__SELECTED TEXT__:

-----

SAM/BAM: It's time for a single standard for assembly output

Just what the title says really. A quick note after kicking around this issue with Peter Cock and the Tablet team.

We need a single standard for assembly output.

I don't really care what it is.

But it should be SAM/BAM.

Why? Easy. This is already the de facto standard for mapping alignments. It's actively developed. There are more viewers for SAM/BAM format than anything else - Tablet, IGV, Savant, Samtools (tview), Artemis/BAMview, even more here. It's crazy we need different viewers for different assemblers.

There is a powerful set of command-line tools for manipulating them, e.g. SAMtools, Picard, GATK and language bindings like Pysam.

Sorted BAM files are lean and can be randomly-accessed quickly.

It is a well-documented, open standard.

I'm not claiming its perfect, but its the best we have.

The not inconsiderable fly in the ointment: hardly any assemblers output SAM/BAM at the moment. Certainly none of the "popular" ones, e.g. Velvet (.frg), SOAPdenovo (no alignments), Abyss (no alignments), Newbler (ACE) for 454, MIRA (MAF and others) for hybrids. This is a shame.

So right now you probably need to convert. But I'd still say it's worth doing.

Peter Cock has a converter for MAF output for MIRA. It's possible - after a fashion - to convert ACE to SAM using glu-genetics but not pretty. Newbler gsMapper will dump SAM and we'll try and convince 454 to make the de novo assembler do the same thing.

I think you can get SAM out of AMOS bank format (not tried it).

-----

Reproduce the part of the SAM/BAM post that runs between "I don't really" and "best we have.", inclusive. These entries have no connection to the post on SAM/BAM as an assembly output standard.

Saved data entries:
-----

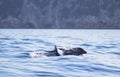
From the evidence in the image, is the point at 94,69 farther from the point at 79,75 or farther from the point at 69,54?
the point at 69,54

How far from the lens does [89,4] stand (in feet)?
542

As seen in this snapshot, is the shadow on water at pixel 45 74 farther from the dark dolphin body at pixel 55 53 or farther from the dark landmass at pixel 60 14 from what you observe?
the dark landmass at pixel 60 14

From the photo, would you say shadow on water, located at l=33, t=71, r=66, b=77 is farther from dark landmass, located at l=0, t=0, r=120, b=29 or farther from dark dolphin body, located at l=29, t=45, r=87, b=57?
dark landmass, located at l=0, t=0, r=120, b=29

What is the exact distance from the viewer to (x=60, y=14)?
16275cm

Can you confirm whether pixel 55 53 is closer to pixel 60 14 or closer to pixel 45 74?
pixel 45 74

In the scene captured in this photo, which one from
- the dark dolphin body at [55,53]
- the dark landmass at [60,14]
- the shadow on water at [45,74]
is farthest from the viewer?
the dark landmass at [60,14]

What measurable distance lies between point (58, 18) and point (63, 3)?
11441 mm

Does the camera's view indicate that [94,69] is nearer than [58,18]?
Yes

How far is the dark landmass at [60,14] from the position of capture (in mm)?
159250

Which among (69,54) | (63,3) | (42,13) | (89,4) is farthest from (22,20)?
(69,54)

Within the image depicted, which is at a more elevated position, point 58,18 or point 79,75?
point 58,18

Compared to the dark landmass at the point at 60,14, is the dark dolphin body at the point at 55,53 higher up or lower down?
lower down

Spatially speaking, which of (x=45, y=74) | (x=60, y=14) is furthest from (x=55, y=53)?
(x=60, y=14)

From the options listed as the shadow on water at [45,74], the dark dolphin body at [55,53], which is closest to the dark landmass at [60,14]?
the dark dolphin body at [55,53]
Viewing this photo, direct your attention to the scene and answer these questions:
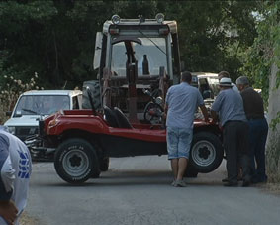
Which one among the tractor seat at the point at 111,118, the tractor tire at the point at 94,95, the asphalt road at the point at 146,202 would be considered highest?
the tractor tire at the point at 94,95

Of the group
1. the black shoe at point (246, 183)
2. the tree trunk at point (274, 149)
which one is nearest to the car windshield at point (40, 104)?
the tree trunk at point (274, 149)

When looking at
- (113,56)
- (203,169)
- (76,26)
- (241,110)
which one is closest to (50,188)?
(203,169)

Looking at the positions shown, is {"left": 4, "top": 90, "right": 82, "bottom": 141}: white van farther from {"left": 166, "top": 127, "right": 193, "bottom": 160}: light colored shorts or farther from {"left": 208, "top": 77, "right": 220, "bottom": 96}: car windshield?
{"left": 208, "top": 77, "right": 220, "bottom": 96}: car windshield

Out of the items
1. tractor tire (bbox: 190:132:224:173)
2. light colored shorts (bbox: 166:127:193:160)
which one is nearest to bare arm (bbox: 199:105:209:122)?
tractor tire (bbox: 190:132:224:173)

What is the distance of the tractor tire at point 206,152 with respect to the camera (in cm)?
1263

-----

__EXERCISE SOLUTION__:
I don't really care what it is.

But it should be SAM/BAM.

Why? Easy. This is already the de facto standard for mapping alignments. It's actively developed. There are more viewers for SAM/BAM format than anything else - Tablet, IGV, Savant, Samtools (tview), Artemis/BAMview, even more here. It's crazy we need different viewers for different assemblers.

There is a powerful set of command-line tools for manipulating them, e.g. SAMtools, Picard, GATK and language bindings like Pysam.

Sorted BAM files are lean and can be randomly-accessed quickly.

It is a well-documented, open standard.

I'm not claiming its perfect, but its the best we have.